The Politburo of the Central Committee of the RCP (b), having clearly overestimated its own strengths and underestimated the enemy’s, set a new strategic task for the main command of the Red Army: to continue the revolutionary war. V.I. Lenin believed that the victorious entry of the Red Army into Poland would cause uprisings of the Polish working class and revolutionary uprisings in Germany. For this purpose, the Soviet government of Poland was quickly formed - the Provisional Revolutionary Committee consisting of F.E. Dzerzhinsky, F.M. Kona, Yu.Yu. Markhlevsky and others.

This attempt ended in disaster. The troops of the Western Front were defeated near Warsaw in August 1920.

In October, the warring parties concluded a truce, and in March 1921, a peace treaty. Under its terms, a significant part of the lands in western Ukraine and Belarus went to Poland.

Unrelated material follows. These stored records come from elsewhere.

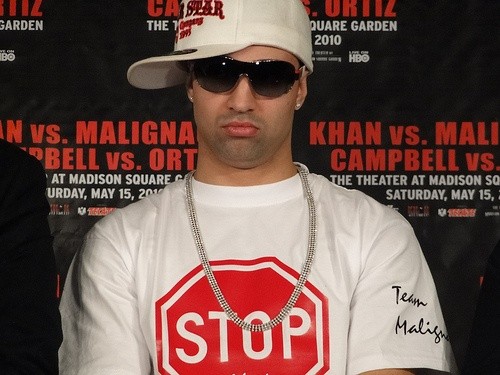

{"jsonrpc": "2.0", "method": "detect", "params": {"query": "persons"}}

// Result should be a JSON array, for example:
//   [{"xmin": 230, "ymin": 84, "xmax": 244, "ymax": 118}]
[{"xmin": 58, "ymin": 0, "xmax": 459, "ymax": 375}]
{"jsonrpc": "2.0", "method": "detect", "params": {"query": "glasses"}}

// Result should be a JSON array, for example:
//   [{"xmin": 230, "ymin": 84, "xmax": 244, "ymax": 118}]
[{"xmin": 189, "ymin": 55, "xmax": 306, "ymax": 97}]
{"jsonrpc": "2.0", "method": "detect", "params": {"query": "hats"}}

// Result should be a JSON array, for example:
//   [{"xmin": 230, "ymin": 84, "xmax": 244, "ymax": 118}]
[{"xmin": 127, "ymin": 0, "xmax": 313, "ymax": 89}]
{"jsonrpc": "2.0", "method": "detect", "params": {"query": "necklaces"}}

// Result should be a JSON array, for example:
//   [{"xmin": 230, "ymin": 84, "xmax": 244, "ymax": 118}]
[{"xmin": 185, "ymin": 164, "xmax": 317, "ymax": 332}]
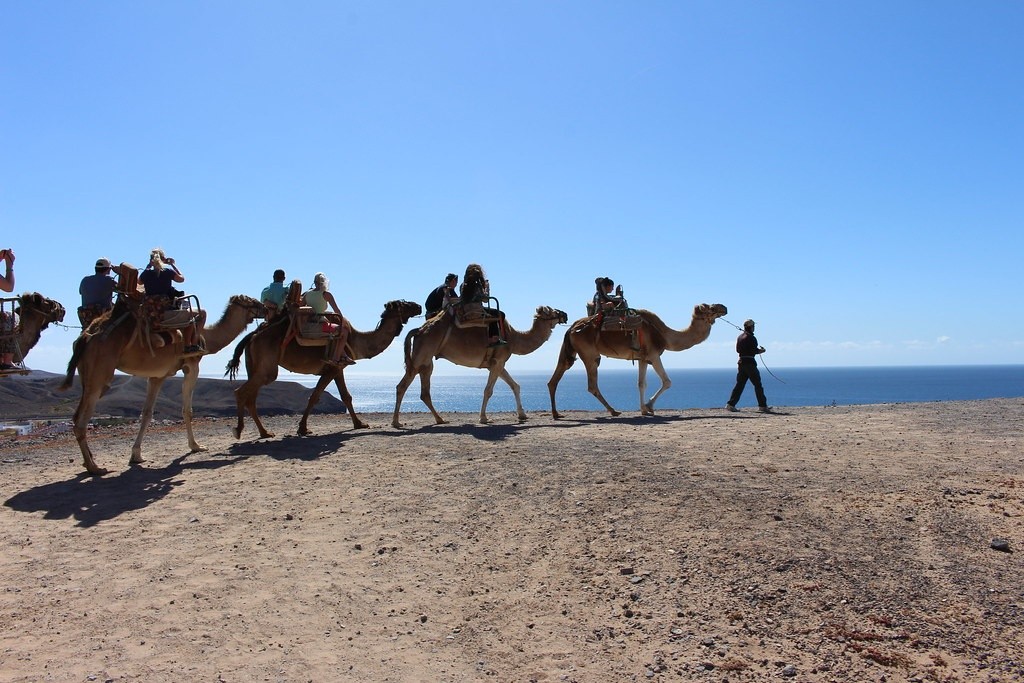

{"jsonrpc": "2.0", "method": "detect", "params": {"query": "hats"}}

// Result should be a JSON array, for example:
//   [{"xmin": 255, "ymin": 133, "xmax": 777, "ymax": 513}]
[
  {"xmin": 744, "ymin": 318, "xmax": 755, "ymax": 326},
  {"xmin": 95, "ymin": 257, "xmax": 112, "ymax": 267}
]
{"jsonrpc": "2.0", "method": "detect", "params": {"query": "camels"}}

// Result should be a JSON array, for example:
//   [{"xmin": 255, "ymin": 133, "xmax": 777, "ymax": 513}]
[
  {"xmin": 224, "ymin": 299, "xmax": 422, "ymax": 440},
  {"xmin": 391, "ymin": 302, "xmax": 568, "ymax": 428},
  {"xmin": 547, "ymin": 303, "xmax": 727, "ymax": 419},
  {"xmin": 57, "ymin": 295, "xmax": 269, "ymax": 476},
  {"xmin": 0, "ymin": 291, "xmax": 66, "ymax": 377}
]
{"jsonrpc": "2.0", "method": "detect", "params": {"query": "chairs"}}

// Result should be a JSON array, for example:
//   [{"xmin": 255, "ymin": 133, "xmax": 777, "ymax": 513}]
[
  {"xmin": 116, "ymin": 264, "xmax": 201, "ymax": 328},
  {"xmin": 262, "ymin": 299, "xmax": 278, "ymax": 321},
  {"xmin": 289, "ymin": 283, "xmax": 342, "ymax": 340},
  {"xmin": 598, "ymin": 309, "xmax": 636, "ymax": 330},
  {"xmin": 447, "ymin": 296, "xmax": 500, "ymax": 324},
  {"xmin": 76, "ymin": 303, "xmax": 111, "ymax": 326}
]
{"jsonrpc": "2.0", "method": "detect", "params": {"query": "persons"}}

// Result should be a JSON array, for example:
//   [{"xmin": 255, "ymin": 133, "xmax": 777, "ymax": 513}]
[
  {"xmin": 298, "ymin": 272, "xmax": 357, "ymax": 365},
  {"xmin": 79, "ymin": 256, "xmax": 121, "ymax": 309},
  {"xmin": 459, "ymin": 264, "xmax": 507, "ymax": 346},
  {"xmin": 725, "ymin": 319, "xmax": 773, "ymax": 412},
  {"xmin": 593, "ymin": 277, "xmax": 628, "ymax": 322},
  {"xmin": 0, "ymin": 247, "xmax": 21, "ymax": 370},
  {"xmin": 425, "ymin": 273, "xmax": 459, "ymax": 321},
  {"xmin": 138, "ymin": 248, "xmax": 207, "ymax": 354},
  {"xmin": 260, "ymin": 269, "xmax": 289, "ymax": 309}
]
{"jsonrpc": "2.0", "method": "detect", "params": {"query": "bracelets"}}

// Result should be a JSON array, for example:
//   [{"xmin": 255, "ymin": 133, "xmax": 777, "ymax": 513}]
[{"xmin": 6, "ymin": 268, "xmax": 13, "ymax": 271}]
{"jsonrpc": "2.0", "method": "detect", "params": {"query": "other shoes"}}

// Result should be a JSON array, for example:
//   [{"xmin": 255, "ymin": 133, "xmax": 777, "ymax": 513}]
[
  {"xmin": 488, "ymin": 338, "xmax": 508, "ymax": 345},
  {"xmin": 725, "ymin": 404, "xmax": 740, "ymax": 412},
  {"xmin": 758, "ymin": 405, "xmax": 773, "ymax": 411},
  {"xmin": 183, "ymin": 345, "xmax": 192, "ymax": 353},
  {"xmin": 1, "ymin": 362, "xmax": 22, "ymax": 370},
  {"xmin": 190, "ymin": 344, "xmax": 205, "ymax": 353}
]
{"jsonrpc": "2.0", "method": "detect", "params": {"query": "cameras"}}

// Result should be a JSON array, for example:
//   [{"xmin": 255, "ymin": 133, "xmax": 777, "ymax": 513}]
[
  {"xmin": 165, "ymin": 259, "xmax": 168, "ymax": 262},
  {"xmin": 2, "ymin": 250, "xmax": 7, "ymax": 258}
]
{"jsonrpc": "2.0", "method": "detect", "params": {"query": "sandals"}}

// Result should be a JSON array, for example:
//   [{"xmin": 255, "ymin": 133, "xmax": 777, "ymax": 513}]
[{"xmin": 340, "ymin": 355, "xmax": 356, "ymax": 365}]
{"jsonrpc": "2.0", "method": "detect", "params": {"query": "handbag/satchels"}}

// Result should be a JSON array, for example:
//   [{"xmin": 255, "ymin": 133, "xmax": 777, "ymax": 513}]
[{"xmin": 296, "ymin": 306, "xmax": 323, "ymax": 339}]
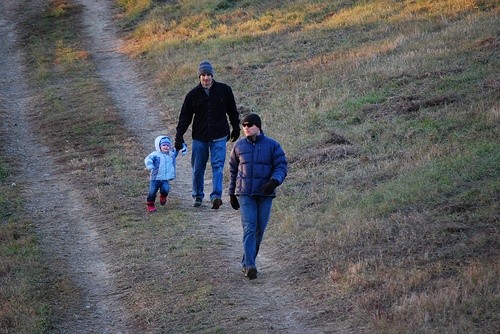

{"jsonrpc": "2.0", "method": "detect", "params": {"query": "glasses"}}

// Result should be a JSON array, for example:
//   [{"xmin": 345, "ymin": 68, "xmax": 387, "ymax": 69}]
[{"xmin": 242, "ymin": 123, "xmax": 253, "ymax": 127}]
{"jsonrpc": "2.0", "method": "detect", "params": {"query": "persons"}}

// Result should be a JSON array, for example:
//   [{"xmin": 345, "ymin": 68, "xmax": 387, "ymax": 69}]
[
  {"xmin": 175, "ymin": 61, "xmax": 241, "ymax": 209},
  {"xmin": 144, "ymin": 135, "xmax": 179, "ymax": 211},
  {"xmin": 228, "ymin": 114, "xmax": 288, "ymax": 280}
]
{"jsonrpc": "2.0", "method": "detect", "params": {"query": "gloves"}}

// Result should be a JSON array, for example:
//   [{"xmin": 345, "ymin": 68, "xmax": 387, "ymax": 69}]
[
  {"xmin": 175, "ymin": 138, "xmax": 184, "ymax": 150},
  {"xmin": 231, "ymin": 123, "xmax": 240, "ymax": 142},
  {"xmin": 262, "ymin": 181, "xmax": 278, "ymax": 194},
  {"xmin": 229, "ymin": 195, "xmax": 240, "ymax": 210}
]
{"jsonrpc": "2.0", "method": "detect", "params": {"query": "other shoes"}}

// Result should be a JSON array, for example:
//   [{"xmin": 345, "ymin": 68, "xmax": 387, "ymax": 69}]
[
  {"xmin": 159, "ymin": 194, "xmax": 166, "ymax": 205},
  {"xmin": 146, "ymin": 202, "xmax": 156, "ymax": 211},
  {"xmin": 192, "ymin": 198, "xmax": 202, "ymax": 206},
  {"xmin": 246, "ymin": 266, "xmax": 257, "ymax": 280},
  {"xmin": 211, "ymin": 197, "xmax": 222, "ymax": 209}
]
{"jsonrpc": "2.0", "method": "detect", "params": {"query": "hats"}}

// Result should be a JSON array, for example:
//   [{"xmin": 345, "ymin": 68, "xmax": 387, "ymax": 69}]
[
  {"xmin": 244, "ymin": 114, "xmax": 261, "ymax": 129},
  {"xmin": 198, "ymin": 61, "xmax": 213, "ymax": 77},
  {"xmin": 159, "ymin": 138, "xmax": 171, "ymax": 147}
]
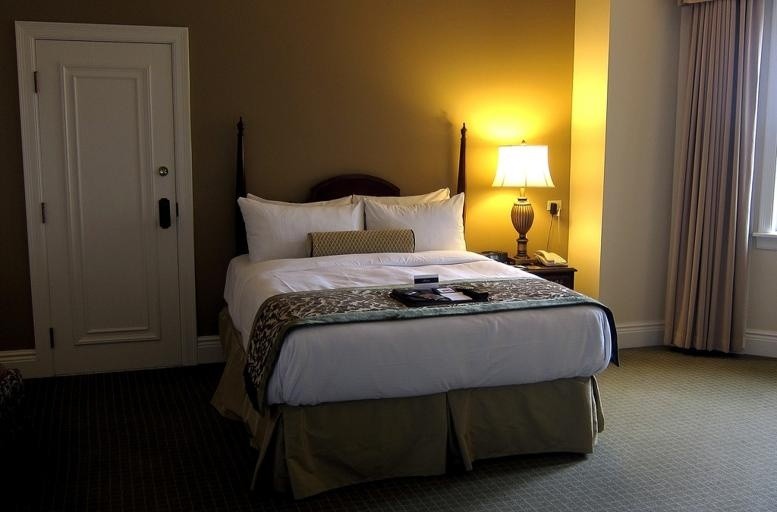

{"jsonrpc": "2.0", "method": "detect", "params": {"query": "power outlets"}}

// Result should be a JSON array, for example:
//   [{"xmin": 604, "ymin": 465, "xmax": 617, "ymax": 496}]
[{"xmin": 547, "ymin": 200, "xmax": 561, "ymax": 210}]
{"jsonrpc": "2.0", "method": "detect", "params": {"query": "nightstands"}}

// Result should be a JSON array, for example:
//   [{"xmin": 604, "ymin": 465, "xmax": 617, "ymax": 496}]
[{"xmin": 502, "ymin": 260, "xmax": 578, "ymax": 291}]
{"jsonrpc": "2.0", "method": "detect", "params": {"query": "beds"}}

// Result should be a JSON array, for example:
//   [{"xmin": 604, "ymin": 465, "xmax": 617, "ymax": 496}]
[{"xmin": 209, "ymin": 116, "xmax": 620, "ymax": 501}]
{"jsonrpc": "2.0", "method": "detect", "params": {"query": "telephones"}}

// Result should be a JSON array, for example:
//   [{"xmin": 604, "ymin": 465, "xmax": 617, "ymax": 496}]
[{"xmin": 533, "ymin": 250, "xmax": 569, "ymax": 267}]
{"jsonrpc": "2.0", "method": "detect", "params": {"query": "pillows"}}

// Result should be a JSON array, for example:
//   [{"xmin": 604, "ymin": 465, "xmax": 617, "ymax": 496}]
[
  {"xmin": 364, "ymin": 191, "xmax": 467, "ymax": 252},
  {"xmin": 236, "ymin": 196, "xmax": 365, "ymax": 263},
  {"xmin": 353, "ymin": 187, "xmax": 450, "ymax": 204},
  {"xmin": 307, "ymin": 229, "xmax": 416, "ymax": 257},
  {"xmin": 246, "ymin": 191, "xmax": 353, "ymax": 208}
]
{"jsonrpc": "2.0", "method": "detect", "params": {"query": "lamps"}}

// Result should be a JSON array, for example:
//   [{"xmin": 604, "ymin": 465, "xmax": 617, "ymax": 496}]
[{"xmin": 491, "ymin": 146, "xmax": 556, "ymax": 265}]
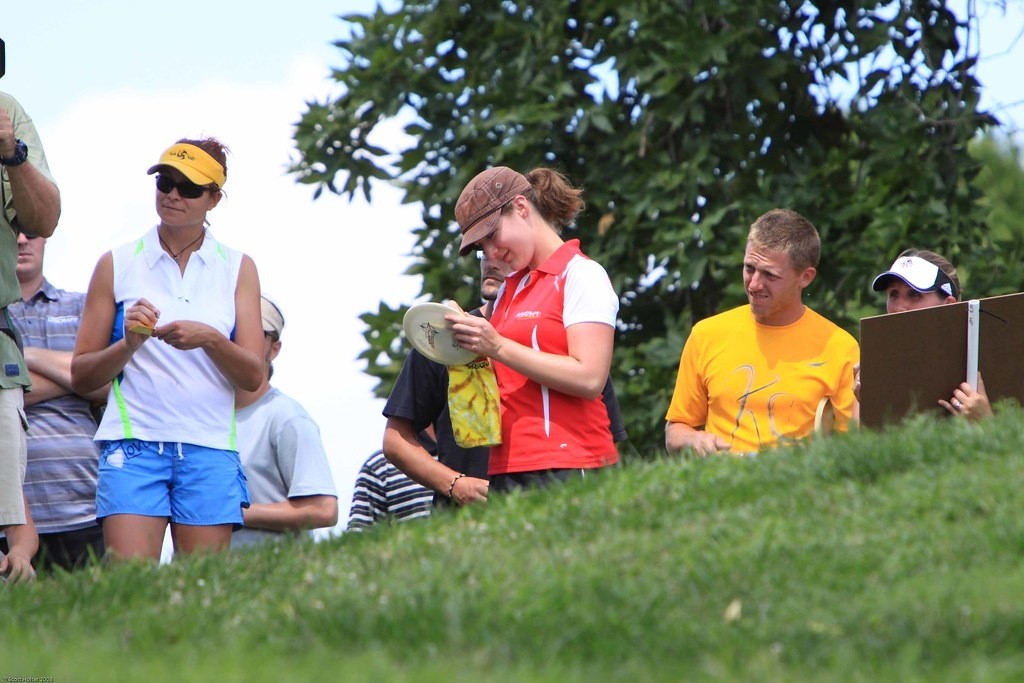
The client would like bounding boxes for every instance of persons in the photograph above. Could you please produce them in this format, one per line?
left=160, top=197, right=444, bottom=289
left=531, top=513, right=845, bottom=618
left=71, top=137, right=266, bottom=566
left=850, top=247, right=992, bottom=422
left=18, top=227, right=109, bottom=576
left=0, top=91, right=59, bottom=589
left=445, top=165, right=621, bottom=496
left=383, top=225, right=631, bottom=522
left=347, top=420, right=439, bottom=530
left=664, top=207, right=862, bottom=458
left=228, top=298, right=340, bottom=550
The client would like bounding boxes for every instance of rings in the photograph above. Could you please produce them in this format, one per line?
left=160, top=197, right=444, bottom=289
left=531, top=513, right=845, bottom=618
left=953, top=401, right=962, bottom=410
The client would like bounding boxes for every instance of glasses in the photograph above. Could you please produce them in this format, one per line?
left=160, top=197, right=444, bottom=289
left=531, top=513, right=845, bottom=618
left=476, top=251, right=487, bottom=259
left=155, top=175, right=215, bottom=198
left=9, top=223, right=38, bottom=239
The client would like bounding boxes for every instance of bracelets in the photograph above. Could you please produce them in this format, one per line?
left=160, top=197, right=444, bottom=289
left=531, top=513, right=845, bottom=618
left=448, top=473, right=468, bottom=500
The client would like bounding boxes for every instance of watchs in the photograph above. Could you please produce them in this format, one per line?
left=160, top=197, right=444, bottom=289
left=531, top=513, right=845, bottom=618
left=1, top=138, right=29, bottom=166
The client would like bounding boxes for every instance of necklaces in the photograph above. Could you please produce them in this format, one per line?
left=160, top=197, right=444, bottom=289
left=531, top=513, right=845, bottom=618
left=157, top=228, right=205, bottom=265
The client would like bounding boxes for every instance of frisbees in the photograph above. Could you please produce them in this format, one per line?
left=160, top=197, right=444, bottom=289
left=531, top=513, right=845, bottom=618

At the height of the Soviet-Polish war, General P.N. took active action in the south. Wrangel. Using harsh measures, including public executions of demoralized officers, and relying on the support of France, the general turned Denikin's scattered divisions into a disciplined and combat-ready Russian army. In June 1920, troops were landed from the Crimea on the Don and Kuban, and the main forces of the Wrangel troops were sent to the Donbass. On October 3, the Russian army began its offensive in the northwestern direction towards Kakhovka.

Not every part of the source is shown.